■ 課題の目的: 「At what distance are」を含む行（その行も含む）からエントリの最後までを抜き出し、一字一句変えずに書き写してもらえますか？画像は回答に入れないでください。

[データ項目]
○ ○ ○ ○

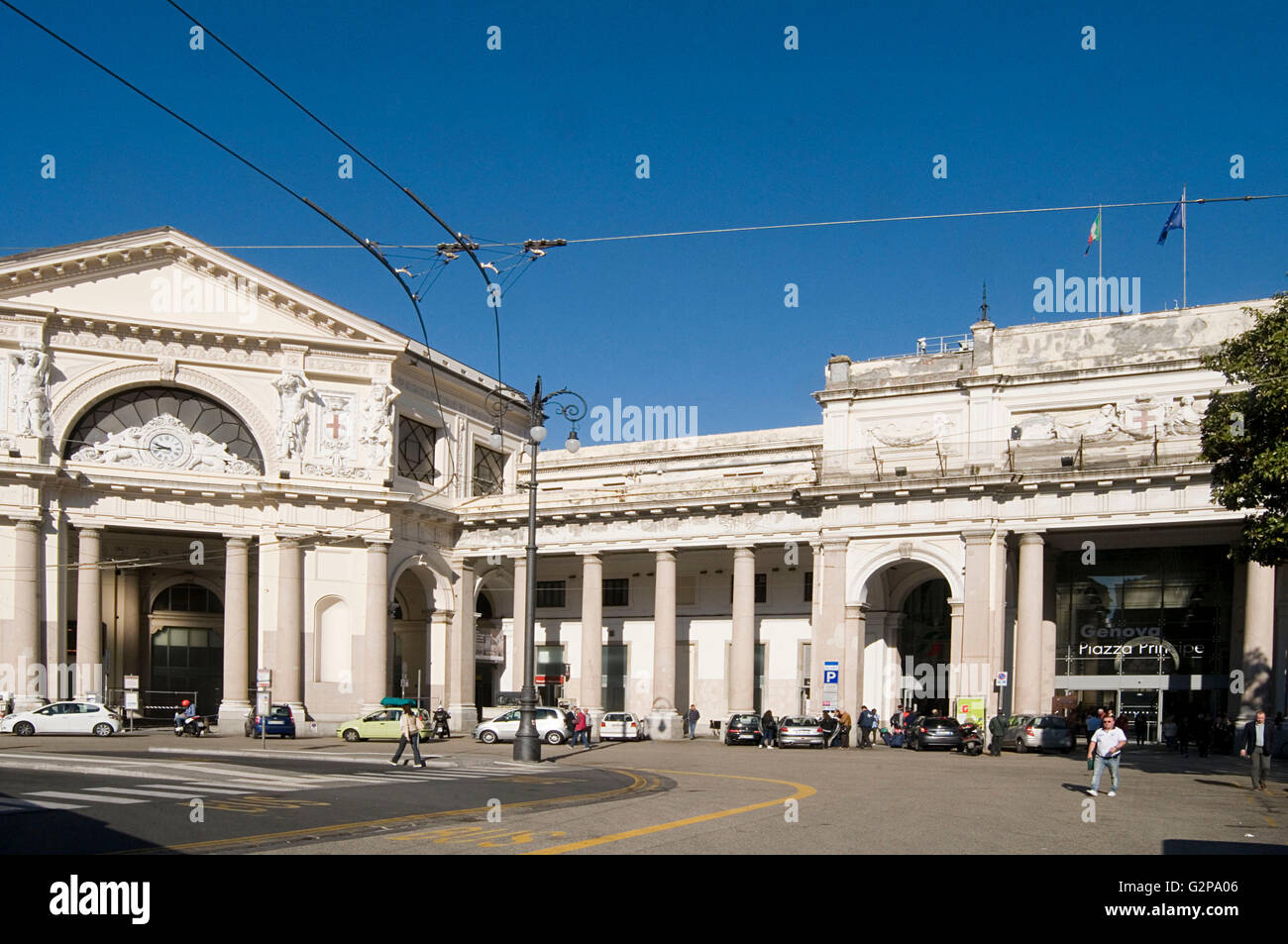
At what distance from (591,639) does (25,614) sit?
70.1 ft

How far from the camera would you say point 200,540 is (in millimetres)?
52562

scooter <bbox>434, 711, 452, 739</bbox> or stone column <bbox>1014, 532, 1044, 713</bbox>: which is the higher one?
stone column <bbox>1014, 532, 1044, 713</bbox>

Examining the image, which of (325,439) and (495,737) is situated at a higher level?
(325,439)

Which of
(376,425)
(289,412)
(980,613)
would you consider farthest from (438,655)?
(980,613)

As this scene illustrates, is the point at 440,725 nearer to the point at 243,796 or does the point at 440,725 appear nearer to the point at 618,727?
the point at 618,727

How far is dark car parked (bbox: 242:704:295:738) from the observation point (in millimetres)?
47062

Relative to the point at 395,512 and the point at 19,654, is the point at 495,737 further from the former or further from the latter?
the point at 19,654

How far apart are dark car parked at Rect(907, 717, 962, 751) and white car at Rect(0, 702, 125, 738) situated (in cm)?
2771

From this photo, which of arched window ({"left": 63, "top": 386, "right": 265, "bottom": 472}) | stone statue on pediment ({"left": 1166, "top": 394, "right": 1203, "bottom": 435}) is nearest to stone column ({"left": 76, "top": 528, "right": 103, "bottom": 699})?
arched window ({"left": 63, "top": 386, "right": 265, "bottom": 472})

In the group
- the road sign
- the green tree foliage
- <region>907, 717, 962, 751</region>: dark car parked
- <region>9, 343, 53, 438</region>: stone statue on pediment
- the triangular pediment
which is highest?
the triangular pediment

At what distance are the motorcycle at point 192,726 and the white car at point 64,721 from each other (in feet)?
9.44

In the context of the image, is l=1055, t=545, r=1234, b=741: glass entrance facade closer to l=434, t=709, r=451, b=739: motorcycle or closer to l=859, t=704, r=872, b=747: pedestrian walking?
l=859, t=704, r=872, b=747: pedestrian walking
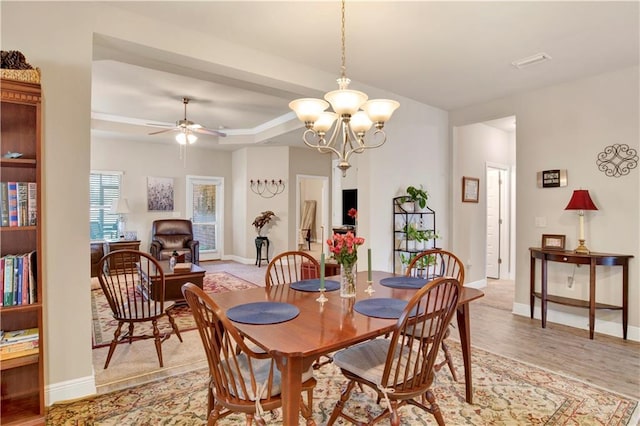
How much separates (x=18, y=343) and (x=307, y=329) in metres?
1.65

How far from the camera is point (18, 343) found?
75.0 inches

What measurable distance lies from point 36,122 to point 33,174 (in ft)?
1.10

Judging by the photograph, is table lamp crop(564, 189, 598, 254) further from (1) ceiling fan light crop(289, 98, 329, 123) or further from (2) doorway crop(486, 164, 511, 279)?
(1) ceiling fan light crop(289, 98, 329, 123)

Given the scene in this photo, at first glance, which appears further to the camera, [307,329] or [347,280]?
[347,280]

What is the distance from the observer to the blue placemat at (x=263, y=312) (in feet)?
5.45

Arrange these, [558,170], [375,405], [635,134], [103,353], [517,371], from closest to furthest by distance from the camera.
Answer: [375,405] → [517,371] → [103,353] → [635,134] → [558,170]

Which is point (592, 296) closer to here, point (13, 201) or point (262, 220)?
point (13, 201)

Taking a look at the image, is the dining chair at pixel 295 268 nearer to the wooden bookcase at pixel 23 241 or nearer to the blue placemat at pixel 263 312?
the blue placemat at pixel 263 312

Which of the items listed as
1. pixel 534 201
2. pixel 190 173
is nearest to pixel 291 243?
pixel 190 173

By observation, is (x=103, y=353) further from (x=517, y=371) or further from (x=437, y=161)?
(x=437, y=161)

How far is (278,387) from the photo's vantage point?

○ ○ ○ ○

■ 回答:
At what distance are the motorcycle at point 192,726 and the white car at point 64,721 from each other (in feet)?
9.44

In the context of the image, is l=1055, t=545, r=1234, b=741: glass entrance facade closer to l=434, t=709, r=451, b=739: motorcycle or closer to l=859, t=704, r=872, b=747: pedestrian walking?
l=859, t=704, r=872, b=747: pedestrian walking
How much separates (x=18, y=343) and (x=307, y=329) in metres?
1.65

How far from the camera is point (18, 343) found?
75.0 inches

What measurable distance lies from point 36,122 to point 33,174 (in ft)?
1.10

Judging by the photograph, is table lamp crop(564, 189, 598, 254) further from (1) ceiling fan light crop(289, 98, 329, 123) or further from (2) doorway crop(486, 164, 511, 279)?
(1) ceiling fan light crop(289, 98, 329, 123)

Given the scene in this photo, at first glance, which appears further to the camera, [307,329] or [347,280]?
[347,280]

What is the distance from the observer to the blue placemat at (x=263, y=312) (in feet)?
5.45

Arrange these, [558,170], [375,405], [635,134], [103,353], [517,371], from closest to furthest by distance from the camera.
Answer: [375,405] → [517,371] → [103,353] → [635,134] → [558,170]

Which is point (592, 296) closer to here, point (13, 201) or point (262, 220)?
point (13, 201)

Taking a look at the image, is the dining chair at pixel 295 268 nearer to the wooden bookcase at pixel 23 241 or nearer to the blue placemat at pixel 263 312?
the blue placemat at pixel 263 312

Which of the items listed as
1. pixel 534 201
2. pixel 190 173
is nearest to pixel 291 243?
pixel 190 173

By observation, is (x=103, y=353) further from (x=517, y=371) or further from (x=437, y=161)?
(x=437, y=161)

How far is (278,387) from the photo's vantage point?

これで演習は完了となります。